2度目。ーー初回でお声掛け頂いたので引導を渡します。
「お父様? こちらのフォーメル伯爵様を玄関先で応対するのは失礼ではありませんの?」
なんで来たのか分からないけどって顔を見せながらお父様にお伺いを立てるとお父様は渋々応接間に通されました。フォーメル伯爵様は微かに頷いてますが別にフォーメル様のためでは有りませんよ? こんな所で王家の使者を追い返したらお父様が悪し様に言われてしまいますもの。フォーメル様はアレコレ人の悪口を仰る方では有りませんが何時何処で何方かが聞いていらっしゃるか分かりませんものねぇ。

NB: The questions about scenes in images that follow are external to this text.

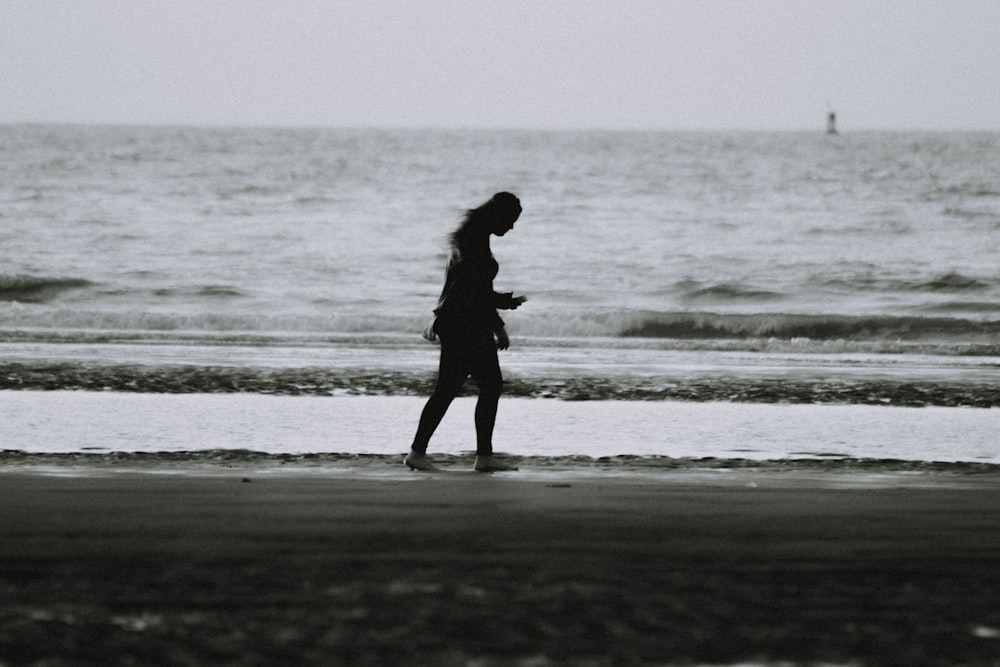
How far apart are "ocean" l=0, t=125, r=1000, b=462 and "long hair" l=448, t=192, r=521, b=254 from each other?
62.2 inches

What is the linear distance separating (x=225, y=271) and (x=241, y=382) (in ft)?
66.3

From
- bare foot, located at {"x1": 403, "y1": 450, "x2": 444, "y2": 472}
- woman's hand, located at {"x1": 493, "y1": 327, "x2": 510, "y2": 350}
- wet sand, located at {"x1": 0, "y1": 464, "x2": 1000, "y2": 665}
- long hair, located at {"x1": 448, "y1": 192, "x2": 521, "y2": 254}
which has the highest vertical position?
long hair, located at {"x1": 448, "y1": 192, "x2": 521, "y2": 254}

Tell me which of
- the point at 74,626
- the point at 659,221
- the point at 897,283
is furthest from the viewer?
the point at 659,221

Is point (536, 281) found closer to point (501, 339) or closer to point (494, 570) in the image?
point (501, 339)

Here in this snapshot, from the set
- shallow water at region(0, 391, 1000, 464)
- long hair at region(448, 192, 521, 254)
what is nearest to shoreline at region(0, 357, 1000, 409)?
shallow water at region(0, 391, 1000, 464)

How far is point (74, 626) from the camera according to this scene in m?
4.40

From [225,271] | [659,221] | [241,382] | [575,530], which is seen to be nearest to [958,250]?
[659,221]

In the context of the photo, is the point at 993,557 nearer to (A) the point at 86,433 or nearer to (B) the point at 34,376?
(A) the point at 86,433

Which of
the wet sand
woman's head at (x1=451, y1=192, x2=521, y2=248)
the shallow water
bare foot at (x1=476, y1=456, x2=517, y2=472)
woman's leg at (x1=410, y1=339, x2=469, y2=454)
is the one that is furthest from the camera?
the shallow water

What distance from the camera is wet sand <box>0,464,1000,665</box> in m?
4.22

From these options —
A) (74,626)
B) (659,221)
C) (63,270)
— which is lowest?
(74,626)

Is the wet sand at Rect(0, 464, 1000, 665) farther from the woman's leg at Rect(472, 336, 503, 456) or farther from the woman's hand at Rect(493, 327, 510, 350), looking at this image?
the woman's hand at Rect(493, 327, 510, 350)

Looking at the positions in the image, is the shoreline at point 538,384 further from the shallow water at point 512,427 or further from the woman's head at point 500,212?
the woman's head at point 500,212

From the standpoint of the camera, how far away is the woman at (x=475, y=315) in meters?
8.48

うふふ。足の引っ張り合いは皆様大好きですもの。ーー己の身に火の粉が降りかからなければ。
さて。応接間に案内する間に侍女にお茶の支度を頼み私は引き下がる事と致しましょう。
「ケイトリン嬢、待ってくれないかな」
挨拶のためのカーテシーを遮るフォーメル様。ゆっくり顔を上げて不思議だという表情で首を傾げた。
「何か」
「君の将来の事で。まだ婚約者がいらっしゃらないだろう? どなたかとご結婚されるのなら素晴らしいお相手が居るのだが」
……あらあらまぁまぁ。まさかの初回でお声掛け頂きましたわ。でもこの際きっぱりとお断りしてしまいましょう。
「フォーメル伯爵様。私のようなまだ淑女とも呼べぬ娘に対してもお気遣い痛み入りますわ。ですが、私はセイスルート辺境伯爵家の娘でございます。我が家が当主を決める際に必要な事は何かご存知でしょうか」
年上であり伯爵家当主であり王家の使者も担ったこの方に対して上から目線の発言は不快で不敬だと思う。でも此処でブレて相手の機嫌を窺っているなど私には出来ませんわ。
「確か独特な……志を強く持つ者、だったかな」
「左様でございますわ。当主になる条件はそれただ一つのみ。男女の性別すら我が家では無用のもの。事実過去には女性が当主として立ったこともありますわ」
「つまり、ケイトリン嬢は当主を目指しているから嫁ぐつもりはない、と?」
「私が跡継ぎに決定しましたら婿を取らなくてはなりませんもの」
「跡継ぎにならなかった場合は?」
「恐れながら私はそのような仮定をしながら辺境伯爵家の娘を務めておりません。ですからその時になってみないと分かりませんわ」
跡継ぎにならないかもしれない仮定で行動などしていたら志にブレが出来るだろうからそんなことは何も考えていません。と言外に告げた。フォーメル様、苦笑いですわね。ですが私の発言は正論だとご理解頂けたようで溜め息をつかれました。
「ではあなたは婿入りならばともかく嫁ぐことは欠片も考えていないということですね?」
最終確認なのだろう。強い口調と目で私を見て来ました。
「はい。恐れながら。嫁ぐ気はありません」
その視線を受け止めて否定を示せば残念だ、という表情で首を軽く振って「分かった」と仰いました。同時に暇を告げられ帰られました。あら、アッサリと帰られましたね。